Speak No Evil
Page 18
Putting the car in reverse, she started to back out, then noticed the folded slip under her wiper and stopped abruptly.
A parking ticket in the garage?
She sure as hell wasn’t getting out to snatch it off the window. Right now, she just wanted to go home. She drove to the booth and a head popped up from below, scaring the crap out of her. She rolled down the window.
The girl grinned sheepishly. “Sorry ’bout that! I was talking to my boyfriend—didn’t want anyone to see me on the phone.”
At least she was honest, if stupid—on multiple counts. Caroline guessed the girl didn’t care much about her job or her life. “You ought to pay attention,” Caroline advised her, and suddenly felt guilty for insisting the booth be manned at this hour of the night. The girl was just a kid. Caroline was going to have to talk to the building managers again and work out a better solution. It seemed you couldn’t make one simple decision without considering all the consequences. No wonder her mother had shut down emotionally.
“Oh, look!” the girl exclaimed, completely ignoring Caroline’s rebuke. “You have a love note under your wiper!”
Caroline sighed. Oh to be young and in love, she thought, and gave the girl a wry smile. “I was going to grab it when I got home.”
“Oh, no!” the girl exclaimed. “You’ll lose it when you get on the road. Let me get it for you!” She stretched out across the booth’s window and plucked it out from under the wiper, reading it first—rather rudely, Caroline thought—before handing it to Caroline with furrowed brows. “It’s just church people,” she said, sounding thoroughly disappointed.
Caroline took the piece of paper from her, straightened it and squinted to read the computer-generated type in the dim interior of her car.
Death and life are in the power of the tongue; those who love it will eat its fruit. Proverbs 18:21.
Caroline automatically looked around the garage, her gaze skidding to a halt at a shadowy corner, where Brad Bessett stood smoking a cigarette in the dim light. The look he gave her—a half smirk—sent a chill down her spine, but then . . . she was starting to see everything as nefarious. He hitched his chin at her, acknowledging her, and then tossed down his cigarette, tamped it out and got into the little smoke gray Honda S2000 that was parked in the corner where he stood.

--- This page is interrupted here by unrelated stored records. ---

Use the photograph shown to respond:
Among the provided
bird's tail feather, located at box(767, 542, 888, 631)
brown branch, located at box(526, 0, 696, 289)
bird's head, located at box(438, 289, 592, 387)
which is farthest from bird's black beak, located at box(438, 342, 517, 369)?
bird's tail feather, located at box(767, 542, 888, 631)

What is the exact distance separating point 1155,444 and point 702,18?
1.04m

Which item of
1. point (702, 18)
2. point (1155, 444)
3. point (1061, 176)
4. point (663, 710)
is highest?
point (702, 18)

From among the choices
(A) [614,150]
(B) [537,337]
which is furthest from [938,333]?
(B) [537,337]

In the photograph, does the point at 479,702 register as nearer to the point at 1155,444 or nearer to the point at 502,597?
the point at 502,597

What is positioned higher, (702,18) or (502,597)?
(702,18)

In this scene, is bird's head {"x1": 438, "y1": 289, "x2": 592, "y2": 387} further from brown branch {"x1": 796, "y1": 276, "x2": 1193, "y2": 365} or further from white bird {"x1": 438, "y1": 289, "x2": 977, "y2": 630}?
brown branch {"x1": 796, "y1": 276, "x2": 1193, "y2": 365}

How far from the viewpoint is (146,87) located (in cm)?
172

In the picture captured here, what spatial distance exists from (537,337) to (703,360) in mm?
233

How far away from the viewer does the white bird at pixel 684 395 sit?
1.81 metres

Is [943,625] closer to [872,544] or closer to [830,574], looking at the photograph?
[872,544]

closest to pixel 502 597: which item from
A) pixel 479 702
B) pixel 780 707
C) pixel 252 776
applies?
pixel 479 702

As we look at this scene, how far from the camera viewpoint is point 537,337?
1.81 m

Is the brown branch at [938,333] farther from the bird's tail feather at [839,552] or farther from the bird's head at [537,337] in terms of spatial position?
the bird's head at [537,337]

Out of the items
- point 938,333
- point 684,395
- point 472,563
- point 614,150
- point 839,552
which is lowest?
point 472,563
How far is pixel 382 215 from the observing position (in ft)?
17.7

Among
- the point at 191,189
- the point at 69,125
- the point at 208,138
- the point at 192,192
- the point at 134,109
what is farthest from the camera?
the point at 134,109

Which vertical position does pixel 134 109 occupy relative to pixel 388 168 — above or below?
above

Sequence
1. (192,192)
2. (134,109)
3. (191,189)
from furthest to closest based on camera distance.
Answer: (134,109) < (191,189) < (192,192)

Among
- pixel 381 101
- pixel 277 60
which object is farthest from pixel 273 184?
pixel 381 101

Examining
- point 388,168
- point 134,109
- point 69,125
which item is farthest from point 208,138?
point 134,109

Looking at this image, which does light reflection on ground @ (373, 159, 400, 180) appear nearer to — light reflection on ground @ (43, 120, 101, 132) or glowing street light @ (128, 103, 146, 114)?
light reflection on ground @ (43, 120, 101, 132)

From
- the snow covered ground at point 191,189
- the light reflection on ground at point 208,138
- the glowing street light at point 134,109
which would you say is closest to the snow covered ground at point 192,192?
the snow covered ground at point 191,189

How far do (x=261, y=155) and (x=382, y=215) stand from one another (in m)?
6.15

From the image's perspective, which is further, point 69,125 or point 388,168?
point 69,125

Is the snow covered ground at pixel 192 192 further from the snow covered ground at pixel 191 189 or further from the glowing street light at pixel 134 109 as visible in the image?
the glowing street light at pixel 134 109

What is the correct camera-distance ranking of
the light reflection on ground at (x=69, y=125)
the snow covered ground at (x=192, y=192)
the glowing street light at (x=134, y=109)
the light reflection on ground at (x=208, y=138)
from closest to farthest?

Jack’s cell phone rang as he was tugging off his T-shirt. He struggled out of it, glancing at the clock. It was nine-thirty. Who the hell would be calling at this hour?
He hoped to hell it wasn’t Kelly, and, at the moment, he was on the fence about Caroline. Every time they talked, it seemed there was another battle.
Maybe that was never going to change, and the idea dismayed him. If he were a praying man, he would have predicted all his prayers would be answered by her return to Charleston. But that was not the way it had turned out; he was on the verge of wishing she would just go back to Dallas.
His mood soured with his thoughts. It took him a minute to muster up the will to go after the phone, but it stopped ringing so he sat back on the bed, trying to figure out where the muffled ring had come from. More to the point, was there anyone he wanted to talk to badly enough to expend the effort to find it?
The answer was no.
But he was in the middle of an investigation that wasn’t exactly yielding results so he supposed he was obligated.
It rang again.
Was persistence a virtue?
He couldn’t remember.
He got up, staring at the pile of dirty laundry near his bed, resolved to find the phone. He bent, scattering a week’s worth of dirty clothes, but it stopped ringing for a second time.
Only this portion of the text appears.